I’m not an alcohol imbiber but I believe that daiquiris are made with rum, reminiscent of the Caribbean, where we are now re-hoisting the American flag today at our newly re-opened embassy in Cuba.
Therefore in essence, when life hands you a 53-year economic and social embargo from the United States, you basically ignore it and keep plugging away in the manner that you’ve always known—subsistence living. Then one day 53 years later, both countries’ leaders look at each other and ask, “Now tell me again, why is it that we are doing this?”
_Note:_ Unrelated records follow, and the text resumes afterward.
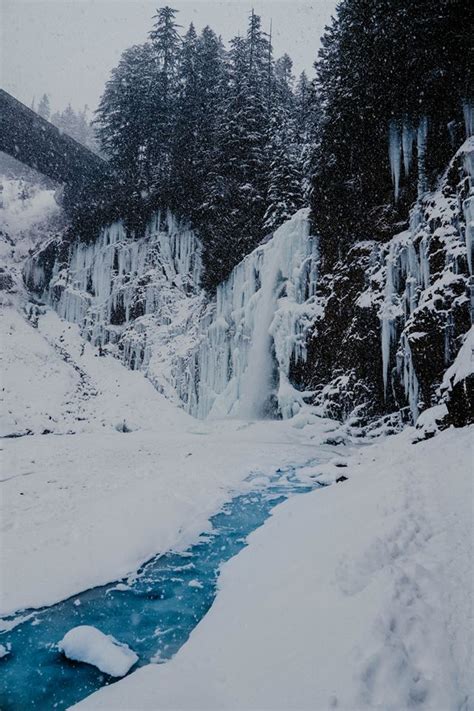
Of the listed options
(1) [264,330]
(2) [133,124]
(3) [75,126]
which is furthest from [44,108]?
(1) [264,330]

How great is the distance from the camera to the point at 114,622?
3754 mm

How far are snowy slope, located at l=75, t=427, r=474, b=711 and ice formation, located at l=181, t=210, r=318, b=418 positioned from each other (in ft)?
36.5

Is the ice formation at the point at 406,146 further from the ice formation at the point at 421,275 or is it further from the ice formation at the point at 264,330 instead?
the ice formation at the point at 264,330

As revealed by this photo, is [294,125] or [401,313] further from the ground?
[294,125]

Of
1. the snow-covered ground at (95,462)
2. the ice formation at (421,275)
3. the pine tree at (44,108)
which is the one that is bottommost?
the snow-covered ground at (95,462)

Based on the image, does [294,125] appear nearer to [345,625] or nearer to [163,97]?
[163,97]

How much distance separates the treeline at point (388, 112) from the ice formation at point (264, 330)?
1324 millimetres

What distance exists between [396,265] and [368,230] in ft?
7.86

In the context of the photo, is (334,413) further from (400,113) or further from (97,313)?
(97,313)

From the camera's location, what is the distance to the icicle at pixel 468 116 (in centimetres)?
1119

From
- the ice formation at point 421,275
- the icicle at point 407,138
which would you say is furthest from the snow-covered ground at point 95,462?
the icicle at point 407,138

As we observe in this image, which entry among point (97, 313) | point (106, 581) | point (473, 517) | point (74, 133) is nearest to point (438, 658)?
point (473, 517)

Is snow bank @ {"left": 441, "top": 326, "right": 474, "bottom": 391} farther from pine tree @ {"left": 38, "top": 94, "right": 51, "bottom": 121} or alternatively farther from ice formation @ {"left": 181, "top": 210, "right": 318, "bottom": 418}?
pine tree @ {"left": 38, "top": 94, "right": 51, "bottom": 121}

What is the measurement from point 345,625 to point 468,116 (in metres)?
13.2
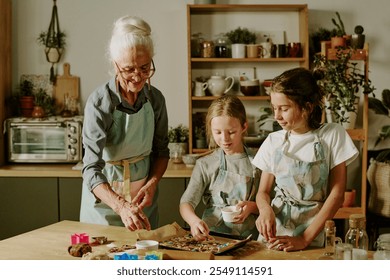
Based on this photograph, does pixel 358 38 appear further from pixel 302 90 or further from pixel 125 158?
pixel 125 158

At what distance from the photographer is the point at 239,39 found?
328cm

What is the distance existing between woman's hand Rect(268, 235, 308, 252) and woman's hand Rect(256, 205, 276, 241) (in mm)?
29

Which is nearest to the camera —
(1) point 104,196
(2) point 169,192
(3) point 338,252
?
(3) point 338,252

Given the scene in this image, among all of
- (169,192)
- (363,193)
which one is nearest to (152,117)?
(169,192)

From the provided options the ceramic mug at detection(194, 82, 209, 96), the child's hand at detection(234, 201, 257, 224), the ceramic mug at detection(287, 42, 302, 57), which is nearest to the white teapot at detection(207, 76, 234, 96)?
the ceramic mug at detection(194, 82, 209, 96)

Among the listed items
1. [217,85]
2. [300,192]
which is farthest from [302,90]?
[217,85]

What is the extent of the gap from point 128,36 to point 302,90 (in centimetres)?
52

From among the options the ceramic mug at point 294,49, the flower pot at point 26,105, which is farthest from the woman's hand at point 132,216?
the ceramic mug at point 294,49

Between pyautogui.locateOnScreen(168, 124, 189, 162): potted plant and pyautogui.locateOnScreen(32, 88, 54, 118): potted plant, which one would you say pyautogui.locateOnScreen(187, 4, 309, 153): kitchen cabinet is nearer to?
pyautogui.locateOnScreen(168, 124, 189, 162): potted plant

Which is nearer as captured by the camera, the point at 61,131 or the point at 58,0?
the point at 58,0

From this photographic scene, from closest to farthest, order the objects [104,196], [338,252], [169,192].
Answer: [338,252], [104,196], [169,192]

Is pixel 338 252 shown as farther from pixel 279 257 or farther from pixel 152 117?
pixel 152 117

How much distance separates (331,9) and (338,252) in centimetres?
219
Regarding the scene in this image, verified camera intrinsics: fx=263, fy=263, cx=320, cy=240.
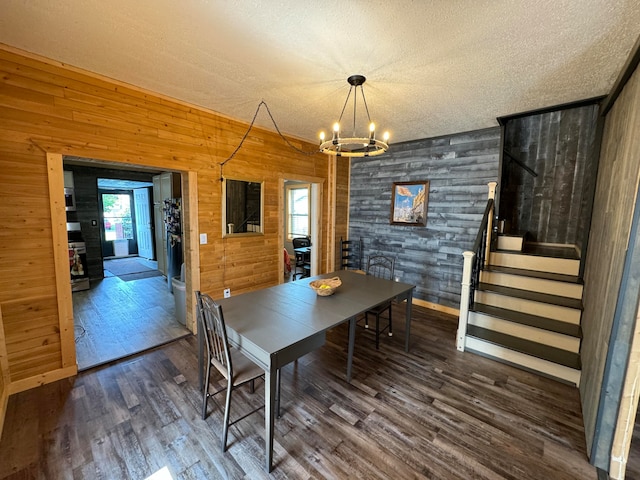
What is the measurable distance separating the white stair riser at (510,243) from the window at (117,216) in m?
9.74

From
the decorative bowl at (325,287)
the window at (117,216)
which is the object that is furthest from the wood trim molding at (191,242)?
the window at (117,216)

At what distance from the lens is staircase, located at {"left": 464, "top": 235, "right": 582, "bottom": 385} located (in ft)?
8.67

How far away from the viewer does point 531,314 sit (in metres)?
3.04

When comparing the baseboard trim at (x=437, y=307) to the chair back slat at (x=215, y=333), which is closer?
the chair back slat at (x=215, y=333)

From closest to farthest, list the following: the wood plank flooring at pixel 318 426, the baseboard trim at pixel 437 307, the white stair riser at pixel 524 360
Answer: the wood plank flooring at pixel 318 426 → the white stair riser at pixel 524 360 → the baseboard trim at pixel 437 307

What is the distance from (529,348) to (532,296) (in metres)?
0.65

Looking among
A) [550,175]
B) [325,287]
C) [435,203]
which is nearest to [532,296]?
[435,203]

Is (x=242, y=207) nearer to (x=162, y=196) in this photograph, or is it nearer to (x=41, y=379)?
(x=41, y=379)

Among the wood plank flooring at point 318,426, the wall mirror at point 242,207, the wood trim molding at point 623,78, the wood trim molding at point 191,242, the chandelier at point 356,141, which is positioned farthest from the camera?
the wall mirror at point 242,207

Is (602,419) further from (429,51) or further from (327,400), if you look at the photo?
(429,51)

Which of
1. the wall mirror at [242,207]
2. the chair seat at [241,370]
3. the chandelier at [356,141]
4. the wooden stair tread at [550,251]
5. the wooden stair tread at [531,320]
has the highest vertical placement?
the chandelier at [356,141]

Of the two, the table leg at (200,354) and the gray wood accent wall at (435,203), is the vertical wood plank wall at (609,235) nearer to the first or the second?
the gray wood accent wall at (435,203)

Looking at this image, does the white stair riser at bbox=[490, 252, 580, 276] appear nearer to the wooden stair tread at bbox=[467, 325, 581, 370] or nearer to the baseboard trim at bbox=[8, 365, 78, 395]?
the wooden stair tread at bbox=[467, 325, 581, 370]

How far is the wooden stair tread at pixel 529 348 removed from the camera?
2535 mm
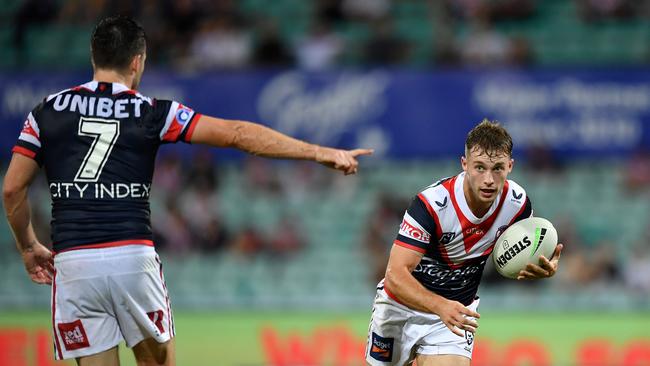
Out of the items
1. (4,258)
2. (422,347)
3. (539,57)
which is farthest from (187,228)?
(422,347)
This is not an easy topic of discussion for any side, especially during election-season mania because there were some genuinely serious issues involved: long-standing violations of human rights, political incarcerations, attempts at assassination (Bay of Pigs)….. oh, and Cuba did some bad things also—pretty much the same things except there were no safe guards in place for the Cuban people such as due process of law, demands for social justice, and freedom of expression guaranteed by the US Constitution.
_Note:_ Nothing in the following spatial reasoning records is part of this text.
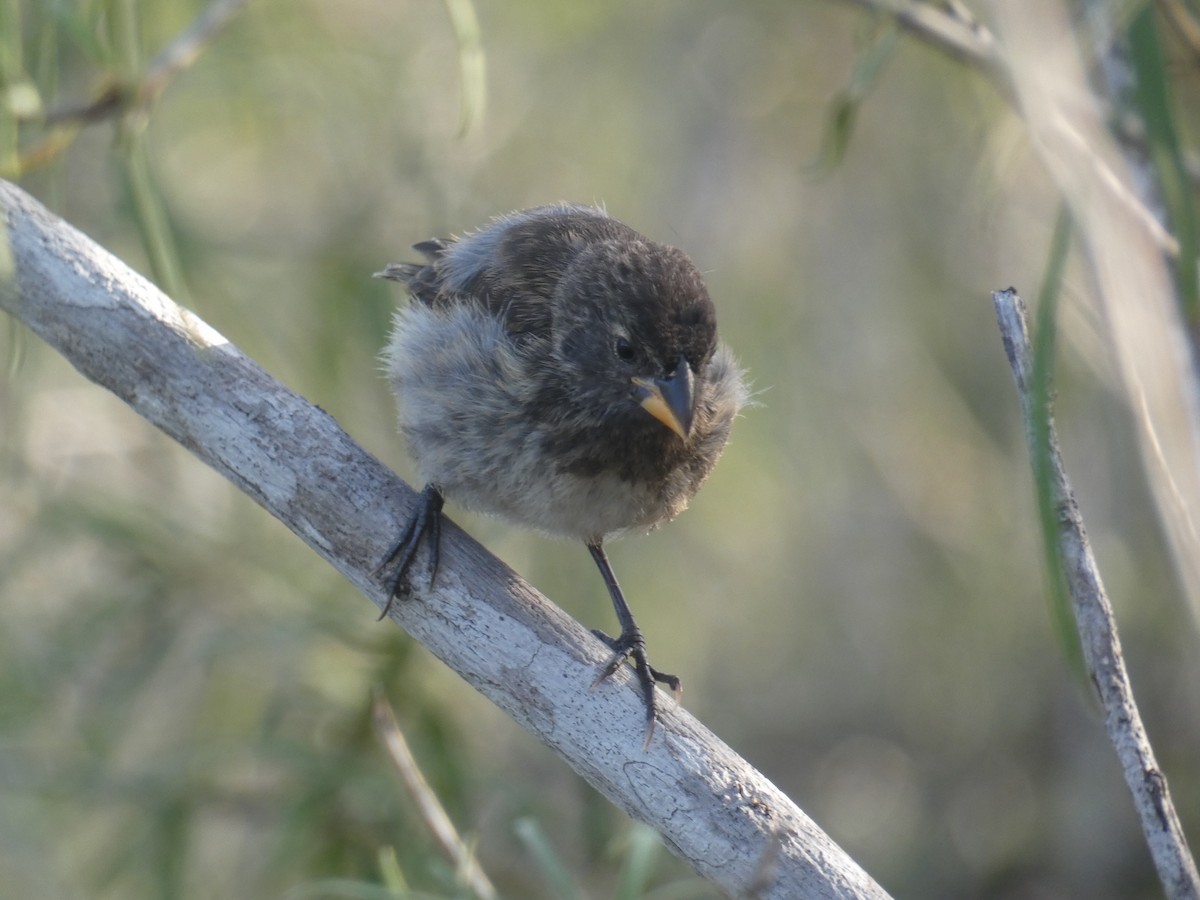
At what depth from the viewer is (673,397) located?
8.60ft

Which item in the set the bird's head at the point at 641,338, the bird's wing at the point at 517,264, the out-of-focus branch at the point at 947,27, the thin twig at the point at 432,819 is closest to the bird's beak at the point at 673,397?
the bird's head at the point at 641,338

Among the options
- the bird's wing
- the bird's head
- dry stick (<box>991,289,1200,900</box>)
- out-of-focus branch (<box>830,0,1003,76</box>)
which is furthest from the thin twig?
out-of-focus branch (<box>830,0,1003,76</box>)

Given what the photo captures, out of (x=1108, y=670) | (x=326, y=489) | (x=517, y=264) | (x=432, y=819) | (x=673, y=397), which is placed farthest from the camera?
(x=517, y=264)

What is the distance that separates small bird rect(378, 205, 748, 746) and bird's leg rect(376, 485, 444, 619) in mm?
95

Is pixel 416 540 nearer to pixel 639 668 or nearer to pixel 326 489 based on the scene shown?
pixel 326 489

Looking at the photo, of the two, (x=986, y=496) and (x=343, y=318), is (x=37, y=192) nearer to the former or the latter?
(x=343, y=318)

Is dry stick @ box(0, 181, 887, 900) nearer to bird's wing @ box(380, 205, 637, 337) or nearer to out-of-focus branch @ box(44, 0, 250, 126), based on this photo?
out-of-focus branch @ box(44, 0, 250, 126)

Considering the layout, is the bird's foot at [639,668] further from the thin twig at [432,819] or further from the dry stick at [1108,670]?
the dry stick at [1108,670]

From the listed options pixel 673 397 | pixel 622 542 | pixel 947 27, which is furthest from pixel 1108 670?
pixel 622 542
So when Cuban political dissidents were sent to jail, they stayed and often died there. Cuba was a very bad place in which to be unhappy about your personal situation. That’s why so many Cubans left the restricted island by any means possible—by air or sea. And that’s also why there are so many Cuban-American people who have such mixed feelings on the normalization of relationship with the country that has the same Communist/Socialist rulers still in power.
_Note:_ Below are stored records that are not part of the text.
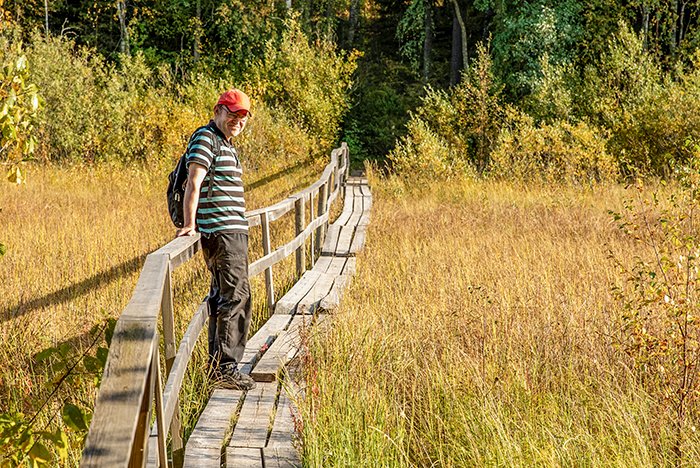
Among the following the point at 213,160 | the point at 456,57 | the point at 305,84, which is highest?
the point at 456,57

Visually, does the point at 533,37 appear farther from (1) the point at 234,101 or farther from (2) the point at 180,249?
(2) the point at 180,249

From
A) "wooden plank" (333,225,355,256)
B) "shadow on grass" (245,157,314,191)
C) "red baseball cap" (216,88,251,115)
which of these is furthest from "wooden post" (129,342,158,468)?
"shadow on grass" (245,157,314,191)

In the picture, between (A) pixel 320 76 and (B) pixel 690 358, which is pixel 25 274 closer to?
(B) pixel 690 358

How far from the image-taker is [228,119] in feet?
15.2

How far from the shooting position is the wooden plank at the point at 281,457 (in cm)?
365

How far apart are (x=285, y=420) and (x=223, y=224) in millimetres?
1252

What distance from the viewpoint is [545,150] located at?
59.7ft

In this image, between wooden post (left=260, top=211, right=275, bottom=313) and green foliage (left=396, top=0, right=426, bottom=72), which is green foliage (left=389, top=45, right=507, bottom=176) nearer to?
green foliage (left=396, top=0, right=426, bottom=72)

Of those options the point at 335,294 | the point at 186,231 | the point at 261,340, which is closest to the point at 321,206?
the point at 335,294

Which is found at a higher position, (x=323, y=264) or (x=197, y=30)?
(x=197, y=30)

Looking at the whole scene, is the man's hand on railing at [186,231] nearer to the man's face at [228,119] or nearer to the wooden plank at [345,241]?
the man's face at [228,119]

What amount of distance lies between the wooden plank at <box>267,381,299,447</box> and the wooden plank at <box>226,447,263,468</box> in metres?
0.11

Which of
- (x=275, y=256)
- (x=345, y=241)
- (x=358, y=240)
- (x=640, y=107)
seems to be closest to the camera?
(x=275, y=256)

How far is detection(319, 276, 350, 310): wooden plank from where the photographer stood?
6.58m
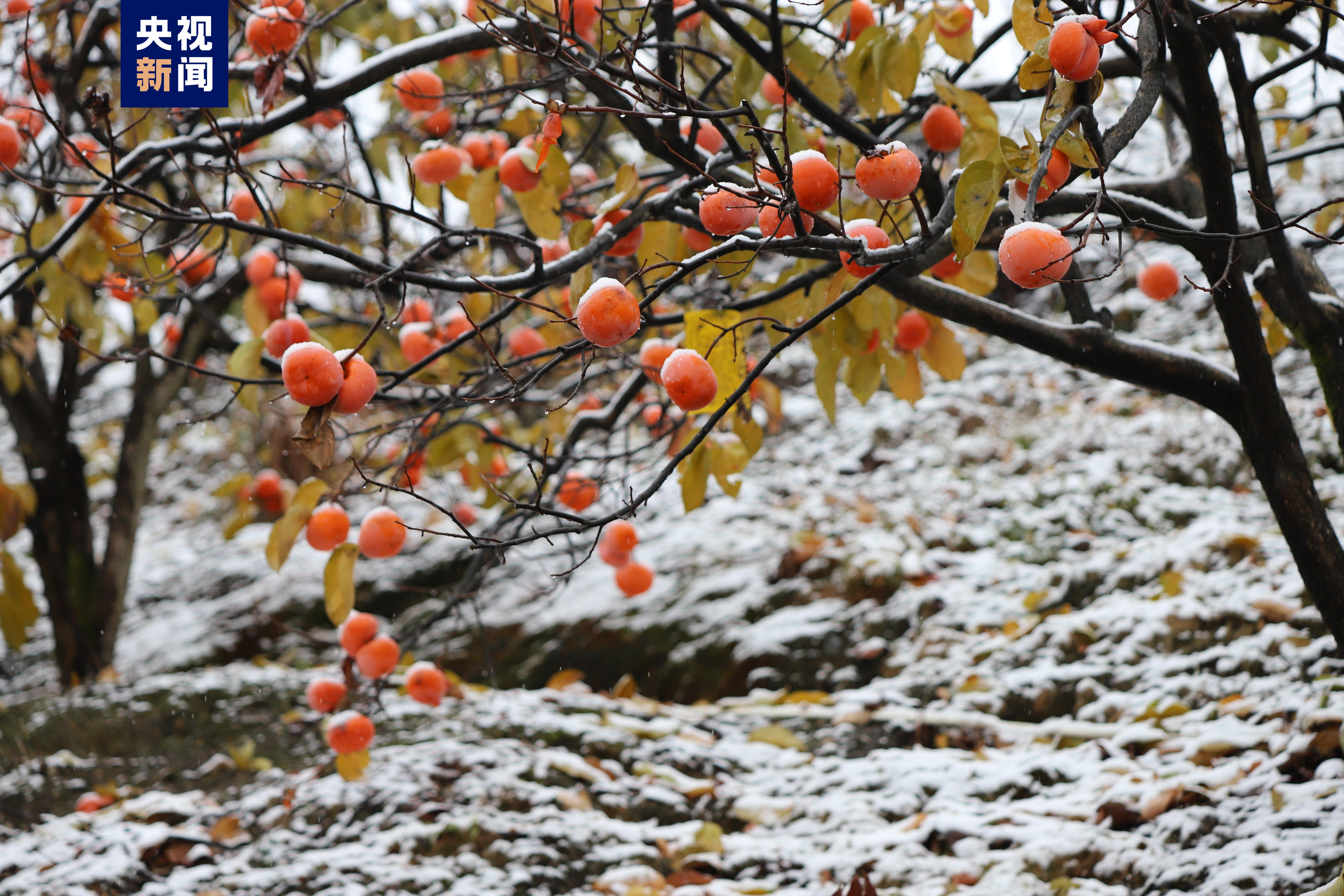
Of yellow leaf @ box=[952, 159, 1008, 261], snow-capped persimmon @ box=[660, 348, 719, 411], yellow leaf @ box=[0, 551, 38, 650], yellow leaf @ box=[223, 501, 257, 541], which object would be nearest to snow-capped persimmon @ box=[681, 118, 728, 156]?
snow-capped persimmon @ box=[660, 348, 719, 411]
After all, Cuba is still a Communist country under rule of a dictator (he calls it Prime Minister), who is the brother of the former ruthless dictator (Prime Minister), who took over Cuba in the late 1950’s during a military coup that Fidel Castro referred to as “The Revolution” or “The Liberation” of the Cuban people.
And at 89, despite his predicted demise in every decade since 1960, Fidel Castro is still alive and still making a fuss that America now owes the Cuban people millions of dollars for creating decades of economic hardship for them. What chutzpah!
Castro has outlived American Presidents Kennedy, Johnson, Nixon, and Ford; and has thumbed his nose at Presidents Carter, two Bushes, Clinton, and Obama. That’s longevity at its finest or worst, depending on your perspective.
So upon this auspicious occasion of the American flag once again flying 106 miles southwest of Key West, Florida, may we give pause for silence and contemplation of what was really accomplished during those five decades of pretending that Cuba and its governing forces were dead to us.
One could wax philosophical on the folly of allowing extreme ideologies to dominate clear thinking and prevent practical solutions to serious disagreements; but on the other hand, the world was in such a different place 50-years ago, and we know that today’s clarity lasts only as long as the sun continues to shine upon it.
So may the clouds continue to part for all of us in our unified endeavors, and let that sun shine in.